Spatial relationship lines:
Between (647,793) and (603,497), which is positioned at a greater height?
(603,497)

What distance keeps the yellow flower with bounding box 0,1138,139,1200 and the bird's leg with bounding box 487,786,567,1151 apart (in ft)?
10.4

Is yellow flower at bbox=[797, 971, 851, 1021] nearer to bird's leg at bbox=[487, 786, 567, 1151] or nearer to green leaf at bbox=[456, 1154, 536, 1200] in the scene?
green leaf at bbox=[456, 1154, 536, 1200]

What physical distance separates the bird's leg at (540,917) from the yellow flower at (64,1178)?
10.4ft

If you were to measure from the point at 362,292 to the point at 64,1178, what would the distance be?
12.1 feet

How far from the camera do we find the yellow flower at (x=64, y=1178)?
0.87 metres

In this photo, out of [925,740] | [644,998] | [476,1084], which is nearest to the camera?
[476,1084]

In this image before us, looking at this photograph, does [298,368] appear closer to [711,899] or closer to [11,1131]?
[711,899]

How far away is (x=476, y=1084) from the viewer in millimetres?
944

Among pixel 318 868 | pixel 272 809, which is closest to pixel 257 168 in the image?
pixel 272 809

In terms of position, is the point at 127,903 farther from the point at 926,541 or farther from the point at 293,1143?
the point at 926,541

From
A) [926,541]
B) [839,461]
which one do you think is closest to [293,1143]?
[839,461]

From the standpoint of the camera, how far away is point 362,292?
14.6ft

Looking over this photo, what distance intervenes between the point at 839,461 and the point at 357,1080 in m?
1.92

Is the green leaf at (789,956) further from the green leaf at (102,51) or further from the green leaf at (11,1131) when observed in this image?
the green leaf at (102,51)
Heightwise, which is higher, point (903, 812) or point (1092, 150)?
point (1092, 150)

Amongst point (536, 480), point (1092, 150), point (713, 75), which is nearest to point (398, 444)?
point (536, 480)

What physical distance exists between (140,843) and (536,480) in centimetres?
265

**EXERCISE OBJECTIVE**
Copy out every line from the one containing "What physical distance separates" down to the last line, with no changes.

**ANSWER IN FULL**
What physical distance separates the bird's leg at (540,917) from the yellow flower at (64,1178)?
10.4ft

If you were to measure from the point at 362,292 to the point at 64,1178, what would the distance be?
12.1 feet

How far from the camera do we find the yellow flower at (x=64, y=1178)?
0.87 metres

In this photo, out of [925,740] | [644,998] | [476,1084], which is nearest to the camera?
[476,1084]

In this image before us, looking at this photograph, does [298,368] appear closer to [711,899] or closer to [11,1131]?
[711,899]

How far away is (x=476, y=1084) from the viewer in millimetres?
944

Among pixel 318 868 | pixel 272 809, which is closest to pixel 257 168 in the image?
pixel 272 809

In terms of position, is the point at 127,903 farther from the point at 926,541 or farther from the point at 293,1143?
the point at 926,541

From
A) [926,541]
B) [839,461]
which one do you think is closest to [293,1143]?
[839,461]

From the standpoint of the camera, how far away is point 362,292?
14.6ft

Looking over this photo, what distance intervenes between the point at 839,461 and the point at 357,1080 in m?
1.92

Is the green leaf at (789,956) further from the green leaf at (102,51) or further from the green leaf at (11,1131) when observed in this image?
the green leaf at (102,51)
Heightwise, which is higher, point (903, 812) or point (1092, 150)?
point (1092, 150)

Amongst point (536, 480), point (1092, 150), point (713, 75), which is nearest to point (398, 444)?
point (536, 480)

What physical distance exists between (140,843) and (536,480) in centimetres?
265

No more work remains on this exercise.